_Exercise aim_
Reproduce the rows starting at the line that contains "What is the distance dividing" and ending at the last row. Offset every number in their answers (the distances and the coordinates) by adding 92, and leave everything else unchanged.

_Dataset extract_
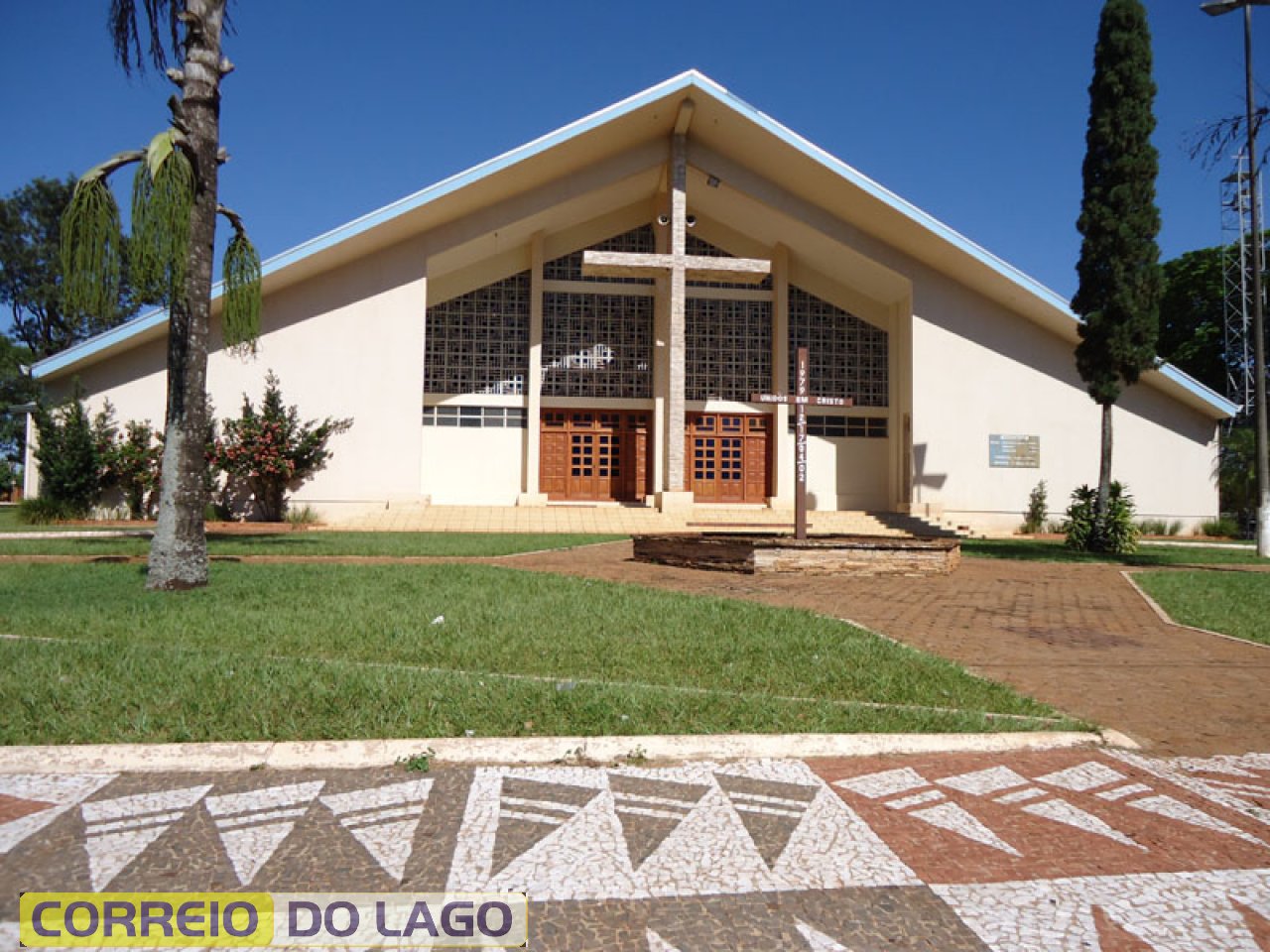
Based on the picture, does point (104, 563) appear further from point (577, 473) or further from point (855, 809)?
point (577, 473)

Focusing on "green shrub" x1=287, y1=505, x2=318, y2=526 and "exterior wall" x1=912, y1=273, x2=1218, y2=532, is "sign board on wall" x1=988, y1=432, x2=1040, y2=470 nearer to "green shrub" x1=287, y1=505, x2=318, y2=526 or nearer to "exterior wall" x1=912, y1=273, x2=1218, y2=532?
"exterior wall" x1=912, y1=273, x2=1218, y2=532

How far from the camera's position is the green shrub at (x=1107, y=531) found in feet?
50.9

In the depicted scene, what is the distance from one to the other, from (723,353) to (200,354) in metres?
15.7

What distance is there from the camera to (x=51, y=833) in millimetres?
2973

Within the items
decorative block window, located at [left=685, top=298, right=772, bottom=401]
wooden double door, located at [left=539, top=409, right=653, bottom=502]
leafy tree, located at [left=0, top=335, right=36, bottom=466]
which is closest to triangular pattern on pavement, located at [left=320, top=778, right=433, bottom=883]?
wooden double door, located at [left=539, top=409, right=653, bottom=502]

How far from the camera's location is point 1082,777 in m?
3.71

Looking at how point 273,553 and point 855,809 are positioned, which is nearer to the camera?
point 855,809

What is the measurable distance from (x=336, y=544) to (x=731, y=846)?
11.9 meters

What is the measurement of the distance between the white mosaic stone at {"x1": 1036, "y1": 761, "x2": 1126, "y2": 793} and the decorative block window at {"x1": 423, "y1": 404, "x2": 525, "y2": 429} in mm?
18737

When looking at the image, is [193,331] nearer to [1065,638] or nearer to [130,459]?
[1065,638]

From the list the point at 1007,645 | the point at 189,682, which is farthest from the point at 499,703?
the point at 1007,645

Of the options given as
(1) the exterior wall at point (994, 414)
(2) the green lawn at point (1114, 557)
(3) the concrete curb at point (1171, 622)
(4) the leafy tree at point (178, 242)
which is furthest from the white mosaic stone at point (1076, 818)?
(1) the exterior wall at point (994, 414)

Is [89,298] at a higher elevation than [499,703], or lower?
higher
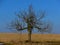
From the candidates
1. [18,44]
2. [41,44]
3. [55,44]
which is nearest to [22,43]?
[18,44]

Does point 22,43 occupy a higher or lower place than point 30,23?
lower

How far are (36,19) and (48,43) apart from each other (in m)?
3.85

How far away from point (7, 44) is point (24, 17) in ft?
13.9

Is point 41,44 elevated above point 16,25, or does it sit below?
below

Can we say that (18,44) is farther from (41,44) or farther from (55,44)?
(55,44)

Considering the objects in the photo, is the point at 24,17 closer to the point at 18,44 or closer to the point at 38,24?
the point at 38,24

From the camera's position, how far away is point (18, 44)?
26562mm

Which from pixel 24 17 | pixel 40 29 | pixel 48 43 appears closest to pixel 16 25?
pixel 24 17

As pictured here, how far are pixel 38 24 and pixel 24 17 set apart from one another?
2066 millimetres

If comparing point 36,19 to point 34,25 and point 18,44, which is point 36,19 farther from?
point 18,44

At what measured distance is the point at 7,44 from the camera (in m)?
26.6

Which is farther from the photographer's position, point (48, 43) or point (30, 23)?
point (48, 43)

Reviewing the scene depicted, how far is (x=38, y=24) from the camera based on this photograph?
1041 inches

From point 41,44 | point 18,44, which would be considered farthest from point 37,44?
point 18,44
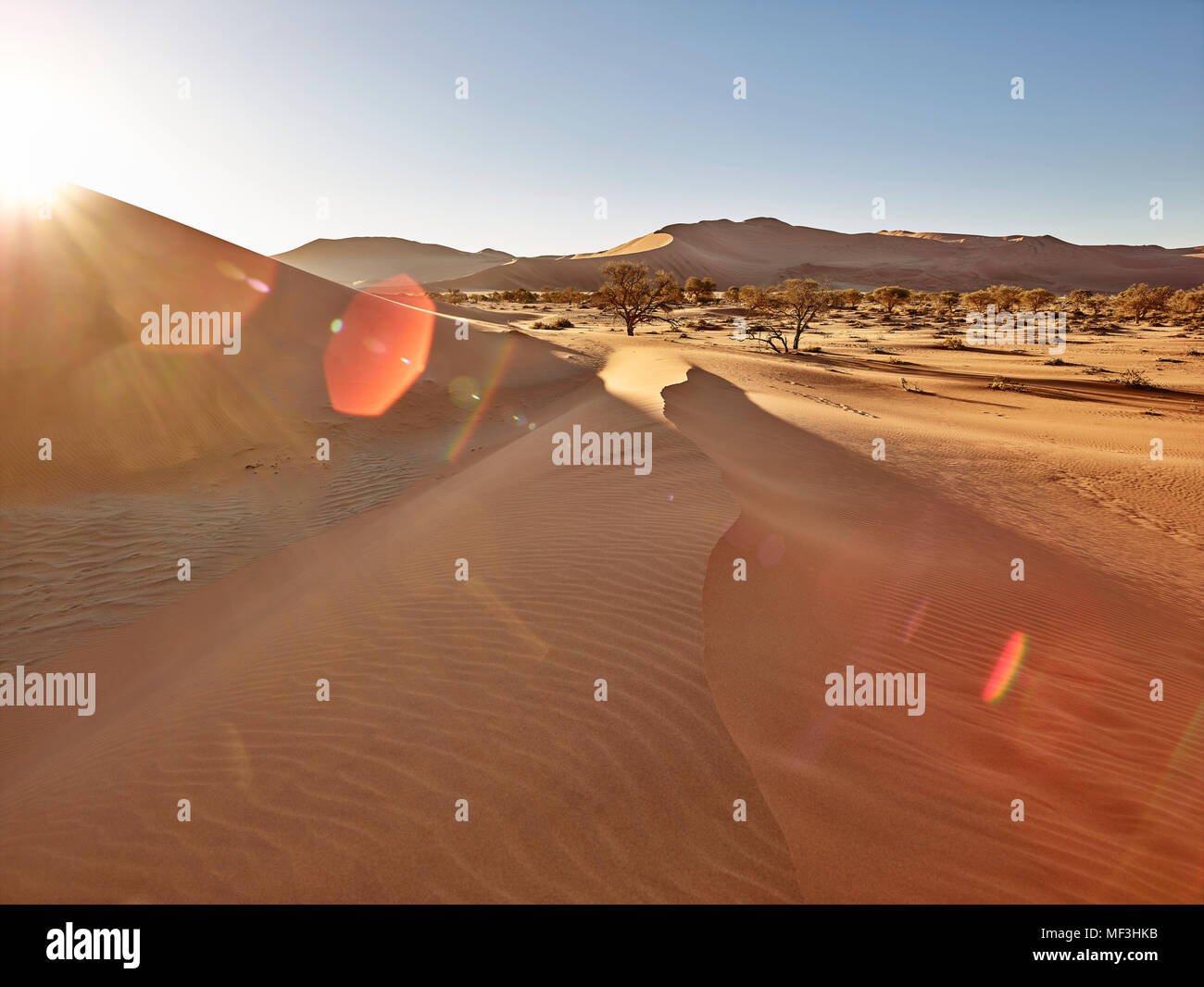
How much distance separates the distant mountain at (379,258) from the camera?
13812 centimetres

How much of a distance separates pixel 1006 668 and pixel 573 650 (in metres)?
3.32

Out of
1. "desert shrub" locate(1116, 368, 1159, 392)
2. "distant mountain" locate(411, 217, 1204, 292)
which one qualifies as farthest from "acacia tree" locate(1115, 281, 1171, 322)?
"distant mountain" locate(411, 217, 1204, 292)

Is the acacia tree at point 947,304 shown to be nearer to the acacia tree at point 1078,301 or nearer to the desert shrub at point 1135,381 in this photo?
the acacia tree at point 1078,301

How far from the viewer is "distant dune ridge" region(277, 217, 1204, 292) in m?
82.7

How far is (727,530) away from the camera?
5.85 metres

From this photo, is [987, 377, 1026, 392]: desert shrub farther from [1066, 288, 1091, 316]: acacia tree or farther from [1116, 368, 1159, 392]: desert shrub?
[1066, 288, 1091, 316]: acacia tree

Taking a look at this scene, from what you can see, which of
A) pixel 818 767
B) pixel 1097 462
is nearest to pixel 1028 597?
pixel 818 767

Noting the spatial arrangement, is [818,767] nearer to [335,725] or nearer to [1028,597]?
[335,725]

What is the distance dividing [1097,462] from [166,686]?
14.7m

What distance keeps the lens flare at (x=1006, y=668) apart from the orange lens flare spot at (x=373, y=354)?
14.4 meters

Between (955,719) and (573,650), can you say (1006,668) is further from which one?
(573,650)

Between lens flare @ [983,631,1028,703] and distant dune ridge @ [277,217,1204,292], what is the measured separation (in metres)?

_The solution_
What is the distance dividing [1097,462] from [166,686]?
106.7m

What distance keeps the lens flare at (x=1006, y=668) apart from the orange lens flare spot at (x=373, y=354)?
106.4 meters

Between (955,719) and (573,650), can you say (1006,668) is further from which one?
(665,742)

Between lens flare @ [983,631,1028,703] and distant dune ridge @ [277,217,1204,292], what is the measured separation (in metres)?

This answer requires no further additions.